I do know that I am thankful for my husband.

The things that bless me about Phil now are very different than they were 38 years ago. One thing I particularly appreciated about him was his red hair. Now it is almost entirely white. (mine gets grayer by the day)
But the most important quality has not changed – Phil’s committment to God and to me. I am so very thankful for that.

British writer and literary critic G.K.Chesterton said, “The test of all happiness is gratitude; and I felt grateful.” (from the book Defiant Joy, the Remarkable Life and Impact of G.K.Chesterton by Kevin Belmonte. p. 221) The defining quality of Chesterton’s life, as described by his contemporaries, was joy.
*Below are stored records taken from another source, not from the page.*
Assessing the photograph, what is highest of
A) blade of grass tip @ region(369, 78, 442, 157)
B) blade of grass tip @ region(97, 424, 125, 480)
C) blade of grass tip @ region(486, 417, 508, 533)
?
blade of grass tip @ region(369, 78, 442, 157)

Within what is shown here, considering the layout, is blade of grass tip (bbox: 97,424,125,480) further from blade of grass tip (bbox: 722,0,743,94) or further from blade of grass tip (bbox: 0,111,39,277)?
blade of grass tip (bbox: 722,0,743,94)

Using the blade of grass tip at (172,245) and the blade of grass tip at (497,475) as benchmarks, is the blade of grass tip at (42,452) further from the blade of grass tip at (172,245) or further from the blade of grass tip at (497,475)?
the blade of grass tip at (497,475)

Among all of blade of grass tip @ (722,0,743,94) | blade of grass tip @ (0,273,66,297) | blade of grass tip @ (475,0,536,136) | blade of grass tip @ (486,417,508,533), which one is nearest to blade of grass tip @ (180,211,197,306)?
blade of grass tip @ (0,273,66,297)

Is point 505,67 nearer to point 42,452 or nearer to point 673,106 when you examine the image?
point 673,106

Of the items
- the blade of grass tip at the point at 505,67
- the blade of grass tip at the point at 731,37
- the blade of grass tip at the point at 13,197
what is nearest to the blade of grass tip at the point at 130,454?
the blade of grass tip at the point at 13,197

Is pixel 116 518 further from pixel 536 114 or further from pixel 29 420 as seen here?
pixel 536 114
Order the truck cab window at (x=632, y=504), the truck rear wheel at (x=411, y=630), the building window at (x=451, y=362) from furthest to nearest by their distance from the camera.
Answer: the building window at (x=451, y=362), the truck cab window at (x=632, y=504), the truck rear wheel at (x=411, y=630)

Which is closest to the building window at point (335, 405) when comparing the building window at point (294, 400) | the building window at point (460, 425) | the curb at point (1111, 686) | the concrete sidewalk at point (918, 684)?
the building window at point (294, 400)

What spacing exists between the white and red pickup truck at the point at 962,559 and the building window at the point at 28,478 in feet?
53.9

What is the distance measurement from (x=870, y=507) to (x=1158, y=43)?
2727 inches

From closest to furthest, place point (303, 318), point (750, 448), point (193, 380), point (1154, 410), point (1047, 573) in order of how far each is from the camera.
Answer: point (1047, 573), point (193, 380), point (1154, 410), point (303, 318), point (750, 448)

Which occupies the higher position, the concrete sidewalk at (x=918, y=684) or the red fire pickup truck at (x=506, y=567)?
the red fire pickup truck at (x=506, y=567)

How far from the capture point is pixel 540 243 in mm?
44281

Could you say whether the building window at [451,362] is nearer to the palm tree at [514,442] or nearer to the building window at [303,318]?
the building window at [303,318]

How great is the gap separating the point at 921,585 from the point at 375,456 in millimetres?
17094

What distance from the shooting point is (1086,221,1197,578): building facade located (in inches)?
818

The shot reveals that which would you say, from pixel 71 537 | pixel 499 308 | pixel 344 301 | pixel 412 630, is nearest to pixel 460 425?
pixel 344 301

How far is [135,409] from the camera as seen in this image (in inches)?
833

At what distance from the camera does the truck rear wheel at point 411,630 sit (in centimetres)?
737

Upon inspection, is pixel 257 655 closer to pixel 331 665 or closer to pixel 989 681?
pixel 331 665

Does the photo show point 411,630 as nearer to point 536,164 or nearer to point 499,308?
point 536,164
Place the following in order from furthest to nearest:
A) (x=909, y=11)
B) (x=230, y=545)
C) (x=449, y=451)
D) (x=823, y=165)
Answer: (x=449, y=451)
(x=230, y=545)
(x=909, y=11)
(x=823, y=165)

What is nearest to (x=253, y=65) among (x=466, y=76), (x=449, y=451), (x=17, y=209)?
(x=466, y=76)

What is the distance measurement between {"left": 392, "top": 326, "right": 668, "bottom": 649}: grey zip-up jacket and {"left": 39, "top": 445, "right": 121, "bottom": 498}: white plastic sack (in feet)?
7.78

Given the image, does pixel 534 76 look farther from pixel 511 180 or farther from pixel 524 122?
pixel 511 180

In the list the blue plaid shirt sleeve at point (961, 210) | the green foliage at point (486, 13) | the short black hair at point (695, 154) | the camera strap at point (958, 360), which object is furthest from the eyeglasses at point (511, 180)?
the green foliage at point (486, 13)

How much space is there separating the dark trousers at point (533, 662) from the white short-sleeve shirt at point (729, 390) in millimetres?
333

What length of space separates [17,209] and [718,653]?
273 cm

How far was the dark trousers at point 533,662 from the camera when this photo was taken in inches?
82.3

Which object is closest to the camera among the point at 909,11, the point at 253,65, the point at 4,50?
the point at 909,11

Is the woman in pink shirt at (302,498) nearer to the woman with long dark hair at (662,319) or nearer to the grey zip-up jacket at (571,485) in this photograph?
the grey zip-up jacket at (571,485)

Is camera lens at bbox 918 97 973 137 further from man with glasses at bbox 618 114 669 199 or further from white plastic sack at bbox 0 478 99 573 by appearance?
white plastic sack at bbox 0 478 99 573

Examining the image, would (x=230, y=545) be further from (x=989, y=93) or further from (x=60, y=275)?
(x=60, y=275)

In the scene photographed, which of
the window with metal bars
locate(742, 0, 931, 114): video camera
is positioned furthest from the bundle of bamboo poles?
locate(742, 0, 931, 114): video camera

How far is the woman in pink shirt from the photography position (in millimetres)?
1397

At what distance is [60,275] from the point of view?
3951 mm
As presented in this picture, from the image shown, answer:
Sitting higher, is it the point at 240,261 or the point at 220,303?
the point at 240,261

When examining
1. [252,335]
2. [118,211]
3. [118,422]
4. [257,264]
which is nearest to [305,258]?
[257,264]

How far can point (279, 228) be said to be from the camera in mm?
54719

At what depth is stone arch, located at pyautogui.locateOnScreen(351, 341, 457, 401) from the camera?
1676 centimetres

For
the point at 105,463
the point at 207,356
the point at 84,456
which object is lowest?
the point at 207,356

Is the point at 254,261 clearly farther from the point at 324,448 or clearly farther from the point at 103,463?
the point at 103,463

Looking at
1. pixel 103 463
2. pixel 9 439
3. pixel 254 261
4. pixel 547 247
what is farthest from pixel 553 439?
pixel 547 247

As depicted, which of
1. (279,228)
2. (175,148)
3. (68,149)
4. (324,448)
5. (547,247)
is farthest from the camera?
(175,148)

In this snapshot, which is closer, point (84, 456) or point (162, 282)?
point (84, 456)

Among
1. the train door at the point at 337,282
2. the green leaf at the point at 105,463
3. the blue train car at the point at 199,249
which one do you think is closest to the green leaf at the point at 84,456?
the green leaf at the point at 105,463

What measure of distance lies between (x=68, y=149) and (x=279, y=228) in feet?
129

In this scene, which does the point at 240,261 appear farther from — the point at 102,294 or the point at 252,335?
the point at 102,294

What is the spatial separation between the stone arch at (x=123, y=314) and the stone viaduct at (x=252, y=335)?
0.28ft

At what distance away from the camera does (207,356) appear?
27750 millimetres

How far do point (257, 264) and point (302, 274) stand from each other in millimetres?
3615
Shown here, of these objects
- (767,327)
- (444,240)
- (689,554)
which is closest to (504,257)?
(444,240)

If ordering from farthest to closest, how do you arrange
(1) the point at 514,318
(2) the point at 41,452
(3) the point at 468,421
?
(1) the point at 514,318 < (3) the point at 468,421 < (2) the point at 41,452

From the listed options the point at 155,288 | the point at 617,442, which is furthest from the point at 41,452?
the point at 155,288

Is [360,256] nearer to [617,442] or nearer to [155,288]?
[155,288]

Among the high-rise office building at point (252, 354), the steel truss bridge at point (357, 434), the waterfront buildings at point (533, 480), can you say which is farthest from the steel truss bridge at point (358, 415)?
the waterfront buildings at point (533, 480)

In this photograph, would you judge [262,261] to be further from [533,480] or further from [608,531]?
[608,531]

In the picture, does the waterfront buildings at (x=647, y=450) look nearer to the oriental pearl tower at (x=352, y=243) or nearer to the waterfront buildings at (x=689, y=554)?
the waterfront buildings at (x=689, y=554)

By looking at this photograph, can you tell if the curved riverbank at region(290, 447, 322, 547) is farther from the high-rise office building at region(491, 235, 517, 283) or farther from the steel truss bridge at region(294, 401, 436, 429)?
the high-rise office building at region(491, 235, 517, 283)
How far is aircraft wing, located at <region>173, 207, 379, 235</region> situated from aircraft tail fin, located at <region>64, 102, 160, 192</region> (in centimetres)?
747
Thankfulness leads to joy.

If we cultivate thankfulness for our spouses we will experience joy in that relationship. That joy will spill over to bless our children, grandchildren, and others around us. One of the greatest gifts we can give our children is to love our spouse.

Paul’s prayer of thankfulness for his fellow Christians in Phillipi is an example of how we might feel and pray for our families.

Phillipians 1: 3-9

3 Every time I think of you, I give thanks to my God. 4 Whenever I pray, I make my requests for all of you with joy, 5 for you have been my partners in spreading the Good News about Christ from the time you first heard it until now. 6 And I am certain that God, who began the good work within you, will continue his work until it is finally finished on the day when Christ Jesus returns.

7 So it is right that I should feel as I do about all of you, for you have a special place in my heart. You share with me the special favor of God, both in my imprisonment and in defending and confirming the truth of the Good News. 8 God knows how much I love you and long for you with the tender compassion of Christ Jesus.

9 I pray that your love will overflow more and more, and that you will keep on growing in knowledge and understanding. 10 For I want you to understand what really matters, so that you may live pure and blameless lives until the day of Christ’s return. 11 May you always be filled with the fruit of your salvation—the righteous character produced in your life by Jesus Christ[b]—for this will bring much glory and praise to God.
May God Bless us with thankful hearts.